For the most part, Print Media is about the consolidation of power and the status quo. Print journalists enjoy their status and the protectionism afforded by their "credentials." They are good at presenting false dilemmas and the illusion of A or B "choices." Print Media ignores or erases important facts and participants from stories. They blame it on lack of resources and limited column inches. That doesn't happen on the internet. You get the full story. You may get multiple versions and some false stories, but you will find the full story.

If 4 political candidates participate in a debate, your local paper will probably have a story titled something like " Candidate A Debates Candidate B." Candidates C and D aren't mentioned. They are probably even cropped out of or simply erased from pictures. If they are mentioned at all, it's " Mr. B and Mr. C were also present", preceeded by 2 pages of fawning over Mr. A and Mr. B. Most likely Candidates A and B essentially agree on 90% of all issues. B and C present the only alternative positions or any nuance whatsoever, but the paper ingores their existence. Why? "Bloggers" don't do this. And that's why corrupt politicians hate bloggers. I guess they aren't bought off like "reputable" journalists.

Many news papers deliver a shitty product. If the market rejects that product, I consider that justice.

Do newspapers deserve to die? I'm sure some do. That's life. Many can survive if they really want to. It may not be in their present form and they will have cuts and layoffs. Perhaps they have strong brands that can translate to other forms of media or entirely new business models. Maybe the printed paper becomes a marketing tool to drive traffic to their websites, where the real content exists and the real money is made ( if they know what they are doing). They could explore different subscription models and levels. Offer free web content with premium access for subscribers, PDF-only paper delivery options, hybrid paper/premium online subscriptions. Encourage community participation. Have blogs ( real ones have comments), forums, wikis,etc. Don't shut out valuable contributions due to arbitrary "credentials." Investigate stories- don't be the de facto PR firm for the local government. Good journalists can make it online. They can make it anywhere. Get clients to transfer their advertising to your websites. Be creative. Give them value. If car dealers, realtors, plumbers, and roofers are buying ads in your paper, sell them targeted internet ads. Show them value and make money. If you don't know, ask somebody. That's what we do "on the internet."

But don't blame the internet for killing your business. You did a good enough job of that yourselves.

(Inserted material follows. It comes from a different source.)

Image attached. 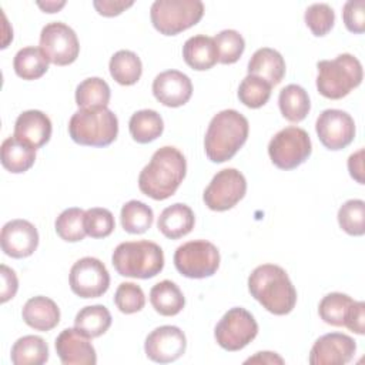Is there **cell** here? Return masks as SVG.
Listing matches in <instances>:
<instances>
[{"mask_svg": "<svg viewBox=\"0 0 365 365\" xmlns=\"http://www.w3.org/2000/svg\"><path fill=\"white\" fill-rule=\"evenodd\" d=\"M134 1H124V0H96L93 1L94 9L98 14L104 17H114L121 14L125 9L131 7Z\"/></svg>", "mask_w": 365, "mask_h": 365, "instance_id": "cell-45", "label": "cell"}, {"mask_svg": "<svg viewBox=\"0 0 365 365\" xmlns=\"http://www.w3.org/2000/svg\"><path fill=\"white\" fill-rule=\"evenodd\" d=\"M37 6H38L43 11H46V13H56V11H58L61 7L66 6V1H46V3L37 1Z\"/></svg>", "mask_w": 365, "mask_h": 365, "instance_id": "cell-48", "label": "cell"}, {"mask_svg": "<svg viewBox=\"0 0 365 365\" xmlns=\"http://www.w3.org/2000/svg\"><path fill=\"white\" fill-rule=\"evenodd\" d=\"M111 262L123 277L148 279L163 271L164 252L153 241H125L115 247Z\"/></svg>", "mask_w": 365, "mask_h": 365, "instance_id": "cell-4", "label": "cell"}, {"mask_svg": "<svg viewBox=\"0 0 365 365\" xmlns=\"http://www.w3.org/2000/svg\"><path fill=\"white\" fill-rule=\"evenodd\" d=\"M182 57L192 70H210L218 61V53L214 38L205 34H197L190 37L182 46Z\"/></svg>", "mask_w": 365, "mask_h": 365, "instance_id": "cell-24", "label": "cell"}, {"mask_svg": "<svg viewBox=\"0 0 365 365\" xmlns=\"http://www.w3.org/2000/svg\"><path fill=\"white\" fill-rule=\"evenodd\" d=\"M111 314L104 305H87L81 308L74 319V327L88 338H97L111 327Z\"/></svg>", "mask_w": 365, "mask_h": 365, "instance_id": "cell-32", "label": "cell"}, {"mask_svg": "<svg viewBox=\"0 0 365 365\" xmlns=\"http://www.w3.org/2000/svg\"><path fill=\"white\" fill-rule=\"evenodd\" d=\"M121 225L130 234H143L148 231L154 221L153 210L138 200H131L121 207Z\"/></svg>", "mask_w": 365, "mask_h": 365, "instance_id": "cell-35", "label": "cell"}, {"mask_svg": "<svg viewBox=\"0 0 365 365\" xmlns=\"http://www.w3.org/2000/svg\"><path fill=\"white\" fill-rule=\"evenodd\" d=\"M312 145L308 133L299 127L279 130L268 144V155L279 170H294L308 160Z\"/></svg>", "mask_w": 365, "mask_h": 365, "instance_id": "cell-8", "label": "cell"}, {"mask_svg": "<svg viewBox=\"0 0 365 365\" xmlns=\"http://www.w3.org/2000/svg\"><path fill=\"white\" fill-rule=\"evenodd\" d=\"M14 365H41L48 359L47 342L37 335H24L19 338L10 352Z\"/></svg>", "mask_w": 365, "mask_h": 365, "instance_id": "cell-28", "label": "cell"}, {"mask_svg": "<svg viewBox=\"0 0 365 365\" xmlns=\"http://www.w3.org/2000/svg\"><path fill=\"white\" fill-rule=\"evenodd\" d=\"M278 106L282 117L291 123L302 121L311 110L309 96L298 84H288L279 91Z\"/></svg>", "mask_w": 365, "mask_h": 365, "instance_id": "cell-29", "label": "cell"}, {"mask_svg": "<svg viewBox=\"0 0 365 365\" xmlns=\"http://www.w3.org/2000/svg\"><path fill=\"white\" fill-rule=\"evenodd\" d=\"M36 161V148L17 140L16 137H7L1 143V164L13 173L21 174L33 167Z\"/></svg>", "mask_w": 365, "mask_h": 365, "instance_id": "cell-26", "label": "cell"}, {"mask_svg": "<svg viewBox=\"0 0 365 365\" xmlns=\"http://www.w3.org/2000/svg\"><path fill=\"white\" fill-rule=\"evenodd\" d=\"M128 130L134 141L140 144H147L157 140L164 130V121L155 110H140L135 111L130 121Z\"/></svg>", "mask_w": 365, "mask_h": 365, "instance_id": "cell-30", "label": "cell"}, {"mask_svg": "<svg viewBox=\"0 0 365 365\" xmlns=\"http://www.w3.org/2000/svg\"><path fill=\"white\" fill-rule=\"evenodd\" d=\"M114 304L123 314H135L145 305V295L140 285L121 282L114 294Z\"/></svg>", "mask_w": 365, "mask_h": 365, "instance_id": "cell-42", "label": "cell"}, {"mask_svg": "<svg viewBox=\"0 0 365 365\" xmlns=\"http://www.w3.org/2000/svg\"><path fill=\"white\" fill-rule=\"evenodd\" d=\"M0 275H1V297H0V301H1V304H4L16 295L17 288H19V281H17L16 272L4 264H1V267H0Z\"/></svg>", "mask_w": 365, "mask_h": 365, "instance_id": "cell-44", "label": "cell"}, {"mask_svg": "<svg viewBox=\"0 0 365 365\" xmlns=\"http://www.w3.org/2000/svg\"><path fill=\"white\" fill-rule=\"evenodd\" d=\"M110 74L121 86L135 84L143 73L140 57L130 50H118L110 58Z\"/></svg>", "mask_w": 365, "mask_h": 365, "instance_id": "cell-33", "label": "cell"}, {"mask_svg": "<svg viewBox=\"0 0 365 365\" xmlns=\"http://www.w3.org/2000/svg\"><path fill=\"white\" fill-rule=\"evenodd\" d=\"M258 334V324L245 308L234 307L218 321L214 336L217 344L225 351H240L245 348Z\"/></svg>", "mask_w": 365, "mask_h": 365, "instance_id": "cell-10", "label": "cell"}, {"mask_svg": "<svg viewBox=\"0 0 365 365\" xmlns=\"http://www.w3.org/2000/svg\"><path fill=\"white\" fill-rule=\"evenodd\" d=\"M338 224L349 235L365 234V202L362 200H348L338 210Z\"/></svg>", "mask_w": 365, "mask_h": 365, "instance_id": "cell-38", "label": "cell"}, {"mask_svg": "<svg viewBox=\"0 0 365 365\" xmlns=\"http://www.w3.org/2000/svg\"><path fill=\"white\" fill-rule=\"evenodd\" d=\"M356 301L342 292L327 294L319 305L318 314L321 319L332 327H346L355 309Z\"/></svg>", "mask_w": 365, "mask_h": 365, "instance_id": "cell-25", "label": "cell"}, {"mask_svg": "<svg viewBox=\"0 0 365 365\" xmlns=\"http://www.w3.org/2000/svg\"><path fill=\"white\" fill-rule=\"evenodd\" d=\"M150 302L160 315L174 317L182 311L185 298L175 282L164 279L151 288Z\"/></svg>", "mask_w": 365, "mask_h": 365, "instance_id": "cell-27", "label": "cell"}, {"mask_svg": "<svg viewBox=\"0 0 365 365\" xmlns=\"http://www.w3.org/2000/svg\"><path fill=\"white\" fill-rule=\"evenodd\" d=\"M0 242L6 255L11 258H26L37 250L38 232L27 220H11L3 225Z\"/></svg>", "mask_w": 365, "mask_h": 365, "instance_id": "cell-17", "label": "cell"}, {"mask_svg": "<svg viewBox=\"0 0 365 365\" xmlns=\"http://www.w3.org/2000/svg\"><path fill=\"white\" fill-rule=\"evenodd\" d=\"M23 321L36 331H50L60 322V309L57 304L43 295L30 298L21 309Z\"/></svg>", "mask_w": 365, "mask_h": 365, "instance_id": "cell-21", "label": "cell"}, {"mask_svg": "<svg viewBox=\"0 0 365 365\" xmlns=\"http://www.w3.org/2000/svg\"><path fill=\"white\" fill-rule=\"evenodd\" d=\"M356 351L355 341L341 332H329L319 336L309 352L311 365H344L348 364Z\"/></svg>", "mask_w": 365, "mask_h": 365, "instance_id": "cell-16", "label": "cell"}, {"mask_svg": "<svg viewBox=\"0 0 365 365\" xmlns=\"http://www.w3.org/2000/svg\"><path fill=\"white\" fill-rule=\"evenodd\" d=\"M84 215L86 211L77 207L64 210L54 222L57 235L67 242L81 241L87 235L84 228Z\"/></svg>", "mask_w": 365, "mask_h": 365, "instance_id": "cell-36", "label": "cell"}, {"mask_svg": "<svg viewBox=\"0 0 365 365\" xmlns=\"http://www.w3.org/2000/svg\"><path fill=\"white\" fill-rule=\"evenodd\" d=\"M348 170H349L351 177L356 182L364 184V148H361L356 153L349 155V158H348Z\"/></svg>", "mask_w": 365, "mask_h": 365, "instance_id": "cell-46", "label": "cell"}, {"mask_svg": "<svg viewBox=\"0 0 365 365\" xmlns=\"http://www.w3.org/2000/svg\"><path fill=\"white\" fill-rule=\"evenodd\" d=\"M84 228L91 238H106L115 228L114 215L107 208H88L84 215Z\"/></svg>", "mask_w": 365, "mask_h": 365, "instance_id": "cell-41", "label": "cell"}, {"mask_svg": "<svg viewBox=\"0 0 365 365\" xmlns=\"http://www.w3.org/2000/svg\"><path fill=\"white\" fill-rule=\"evenodd\" d=\"M174 265L187 278H207L214 275L220 267V251L205 240L188 241L175 250Z\"/></svg>", "mask_w": 365, "mask_h": 365, "instance_id": "cell-9", "label": "cell"}, {"mask_svg": "<svg viewBox=\"0 0 365 365\" xmlns=\"http://www.w3.org/2000/svg\"><path fill=\"white\" fill-rule=\"evenodd\" d=\"M153 94L165 107H181L192 96V83L187 74L178 70H167L155 76Z\"/></svg>", "mask_w": 365, "mask_h": 365, "instance_id": "cell-19", "label": "cell"}, {"mask_svg": "<svg viewBox=\"0 0 365 365\" xmlns=\"http://www.w3.org/2000/svg\"><path fill=\"white\" fill-rule=\"evenodd\" d=\"M51 131V121L43 111L27 110L17 117L14 123L13 137L23 143H27L37 150L48 143Z\"/></svg>", "mask_w": 365, "mask_h": 365, "instance_id": "cell-20", "label": "cell"}, {"mask_svg": "<svg viewBox=\"0 0 365 365\" xmlns=\"http://www.w3.org/2000/svg\"><path fill=\"white\" fill-rule=\"evenodd\" d=\"M187 348L184 332L174 325H163L153 329L144 342L147 358L158 364H168L177 361Z\"/></svg>", "mask_w": 365, "mask_h": 365, "instance_id": "cell-15", "label": "cell"}, {"mask_svg": "<svg viewBox=\"0 0 365 365\" xmlns=\"http://www.w3.org/2000/svg\"><path fill=\"white\" fill-rule=\"evenodd\" d=\"M40 48L50 63L68 66L78 57L80 43L71 27L61 21H51L41 29Z\"/></svg>", "mask_w": 365, "mask_h": 365, "instance_id": "cell-12", "label": "cell"}, {"mask_svg": "<svg viewBox=\"0 0 365 365\" xmlns=\"http://www.w3.org/2000/svg\"><path fill=\"white\" fill-rule=\"evenodd\" d=\"M48 58L40 47L29 46L20 48L13 60L16 74L23 80H37L48 70Z\"/></svg>", "mask_w": 365, "mask_h": 365, "instance_id": "cell-31", "label": "cell"}, {"mask_svg": "<svg viewBox=\"0 0 365 365\" xmlns=\"http://www.w3.org/2000/svg\"><path fill=\"white\" fill-rule=\"evenodd\" d=\"M248 291L268 312L289 314L297 304V289L284 268L275 264H262L248 277Z\"/></svg>", "mask_w": 365, "mask_h": 365, "instance_id": "cell-2", "label": "cell"}, {"mask_svg": "<svg viewBox=\"0 0 365 365\" xmlns=\"http://www.w3.org/2000/svg\"><path fill=\"white\" fill-rule=\"evenodd\" d=\"M56 352L64 365H94L97 354L90 338L76 327L63 329L56 338Z\"/></svg>", "mask_w": 365, "mask_h": 365, "instance_id": "cell-18", "label": "cell"}, {"mask_svg": "<svg viewBox=\"0 0 365 365\" xmlns=\"http://www.w3.org/2000/svg\"><path fill=\"white\" fill-rule=\"evenodd\" d=\"M248 74L257 76L271 86H277L285 76V60L281 53L274 48H258L248 61Z\"/></svg>", "mask_w": 365, "mask_h": 365, "instance_id": "cell-23", "label": "cell"}, {"mask_svg": "<svg viewBox=\"0 0 365 365\" xmlns=\"http://www.w3.org/2000/svg\"><path fill=\"white\" fill-rule=\"evenodd\" d=\"M304 20L314 36L322 37L334 27L335 13L327 3H314L307 7Z\"/></svg>", "mask_w": 365, "mask_h": 365, "instance_id": "cell-40", "label": "cell"}, {"mask_svg": "<svg viewBox=\"0 0 365 365\" xmlns=\"http://www.w3.org/2000/svg\"><path fill=\"white\" fill-rule=\"evenodd\" d=\"M248 120L237 110H222L217 113L207 128L204 148L212 163L231 160L248 138Z\"/></svg>", "mask_w": 365, "mask_h": 365, "instance_id": "cell-3", "label": "cell"}, {"mask_svg": "<svg viewBox=\"0 0 365 365\" xmlns=\"http://www.w3.org/2000/svg\"><path fill=\"white\" fill-rule=\"evenodd\" d=\"M68 134L80 145L106 147L117 138L118 120L107 107L78 108L68 121Z\"/></svg>", "mask_w": 365, "mask_h": 365, "instance_id": "cell-5", "label": "cell"}, {"mask_svg": "<svg viewBox=\"0 0 365 365\" xmlns=\"http://www.w3.org/2000/svg\"><path fill=\"white\" fill-rule=\"evenodd\" d=\"M321 144L332 151L348 147L355 137V121L346 111L338 108L324 110L315 123Z\"/></svg>", "mask_w": 365, "mask_h": 365, "instance_id": "cell-14", "label": "cell"}, {"mask_svg": "<svg viewBox=\"0 0 365 365\" xmlns=\"http://www.w3.org/2000/svg\"><path fill=\"white\" fill-rule=\"evenodd\" d=\"M68 282L71 291L80 298H98L110 287V274L98 258L84 257L73 264Z\"/></svg>", "mask_w": 365, "mask_h": 365, "instance_id": "cell-13", "label": "cell"}, {"mask_svg": "<svg viewBox=\"0 0 365 365\" xmlns=\"http://www.w3.org/2000/svg\"><path fill=\"white\" fill-rule=\"evenodd\" d=\"M317 68V88L321 96L331 100L348 96L364 77L361 61L349 53H342L334 60L318 61Z\"/></svg>", "mask_w": 365, "mask_h": 365, "instance_id": "cell-6", "label": "cell"}, {"mask_svg": "<svg viewBox=\"0 0 365 365\" xmlns=\"http://www.w3.org/2000/svg\"><path fill=\"white\" fill-rule=\"evenodd\" d=\"M247 192V180L235 168L218 171L204 190L202 200L212 211H227L240 202Z\"/></svg>", "mask_w": 365, "mask_h": 365, "instance_id": "cell-11", "label": "cell"}, {"mask_svg": "<svg viewBox=\"0 0 365 365\" xmlns=\"http://www.w3.org/2000/svg\"><path fill=\"white\" fill-rule=\"evenodd\" d=\"M111 91L100 77H88L76 88V103L80 108H104L108 106Z\"/></svg>", "mask_w": 365, "mask_h": 365, "instance_id": "cell-34", "label": "cell"}, {"mask_svg": "<svg viewBox=\"0 0 365 365\" xmlns=\"http://www.w3.org/2000/svg\"><path fill=\"white\" fill-rule=\"evenodd\" d=\"M342 19L345 27L355 34L365 31V0H349L344 4Z\"/></svg>", "mask_w": 365, "mask_h": 365, "instance_id": "cell-43", "label": "cell"}, {"mask_svg": "<svg viewBox=\"0 0 365 365\" xmlns=\"http://www.w3.org/2000/svg\"><path fill=\"white\" fill-rule=\"evenodd\" d=\"M194 224L195 217L192 210L182 202H175L164 208L157 221L160 232L170 240H178L190 234L194 228Z\"/></svg>", "mask_w": 365, "mask_h": 365, "instance_id": "cell-22", "label": "cell"}, {"mask_svg": "<svg viewBox=\"0 0 365 365\" xmlns=\"http://www.w3.org/2000/svg\"><path fill=\"white\" fill-rule=\"evenodd\" d=\"M245 364H284V359L275 352H257L255 356L248 358Z\"/></svg>", "mask_w": 365, "mask_h": 365, "instance_id": "cell-47", "label": "cell"}, {"mask_svg": "<svg viewBox=\"0 0 365 365\" xmlns=\"http://www.w3.org/2000/svg\"><path fill=\"white\" fill-rule=\"evenodd\" d=\"M218 61L222 64H234L240 60L245 48V40L237 30H222L215 37Z\"/></svg>", "mask_w": 365, "mask_h": 365, "instance_id": "cell-39", "label": "cell"}, {"mask_svg": "<svg viewBox=\"0 0 365 365\" xmlns=\"http://www.w3.org/2000/svg\"><path fill=\"white\" fill-rule=\"evenodd\" d=\"M204 14L200 0H155L150 9L154 29L164 36H175L195 26Z\"/></svg>", "mask_w": 365, "mask_h": 365, "instance_id": "cell-7", "label": "cell"}, {"mask_svg": "<svg viewBox=\"0 0 365 365\" xmlns=\"http://www.w3.org/2000/svg\"><path fill=\"white\" fill-rule=\"evenodd\" d=\"M187 173V161L171 145L158 148L138 175V188L147 197L163 201L174 195Z\"/></svg>", "mask_w": 365, "mask_h": 365, "instance_id": "cell-1", "label": "cell"}, {"mask_svg": "<svg viewBox=\"0 0 365 365\" xmlns=\"http://www.w3.org/2000/svg\"><path fill=\"white\" fill-rule=\"evenodd\" d=\"M271 88L272 86L268 81L248 74L240 83L238 98L244 106L250 108H259L268 103L271 97Z\"/></svg>", "mask_w": 365, "mask_h": 365, "instance_id": "cell-37", "label": "cell"}]
</instances>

In the meantime if I want to read something, I'm using the net. Everything is there, ( mostly) unfiltered. If I want to know who won the game, my town council election results in real-time, driving directions to my son's friend's birthday party, recipes for dinner tonight, how to fix my garbage disposal, it's all there. The most I can expect out of a newspaper is occasionally learning about something to research online later.

By the way, I just found a local contractor for a home repair. Did I find him in the local paper? No. Yellow Pages? No. Geo-targeted Google Ads. If the local paper had any clue what they were doing, those ad dollars could have been theirs. The revenue is there, especially when you figure out you don't need all the overhead.

1 comment:

  1. Ya know if you posted like this once or twice a day instead of once every couple months then this site just might be successful.